Editor’s  note: This posting was authored by Pat Ford. Many years  ago, Pat served as the executive director of ICL. Most recently, he was  the executive director for Save Our Wild Salmon Coalition. Pat lives in  Boise, Idaho, and periodically contributes to the ICL blog.

I go to Bear Valley, in the Salmon River headwaters, because it feels like home in a way that Idaho Falls, New York City, Boise, and my houses in all of them never have.

I try to spend a few days each spring-coming down into meadows, s-curving with Bear Valley Creek, walking up Elk Creek into its meadows. Each spring I take off my shoes and walk wet meadows. It’s fun, a direct way to cross them, and after 27 years a ritual. Nettles are only occasional. Grasses and flowers never still, fire-checkered forests that lift to the ridges, daylight’s rise and long recline. Cranes, hawks, jays and sparrows, elk morning and evening, butterflies, dragonflies, sometimes a wolf heard but not seen.

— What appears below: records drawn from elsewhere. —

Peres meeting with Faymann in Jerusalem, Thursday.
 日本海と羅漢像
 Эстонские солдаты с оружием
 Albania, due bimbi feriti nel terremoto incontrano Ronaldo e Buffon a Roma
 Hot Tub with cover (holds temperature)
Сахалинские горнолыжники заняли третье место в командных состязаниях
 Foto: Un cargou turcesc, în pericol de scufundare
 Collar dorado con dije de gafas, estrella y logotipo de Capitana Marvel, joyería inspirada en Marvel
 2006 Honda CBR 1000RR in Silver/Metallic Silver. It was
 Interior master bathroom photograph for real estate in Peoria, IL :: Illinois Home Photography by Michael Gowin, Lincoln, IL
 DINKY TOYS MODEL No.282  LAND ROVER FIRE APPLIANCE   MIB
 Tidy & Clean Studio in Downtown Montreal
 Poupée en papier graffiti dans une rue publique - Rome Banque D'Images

Little quarter-moon pebble-sand beaches on braiding creeks, fed by streamlets deeper than wide that you do not see in the grass ’til you’re on them.

Salmon are there in their incarnations: eggs and fry unseen in the creek beds; fry becoming smolt just away on their rush to the sea; the promise come summer of a few adults back from the sea, as big as the water is deep, their deaths delivering ocean to streams, grasses, animals; and, endangered by extinction as they are, the presence of their absence:

"…. a kind of ghost of what we see  to which we offer up our days"

I recall these words each time, W.S. Merwin evoking salmon, and me, though he does not know it.

And in long meadows, under the skies, expanses that find some like expanse in me.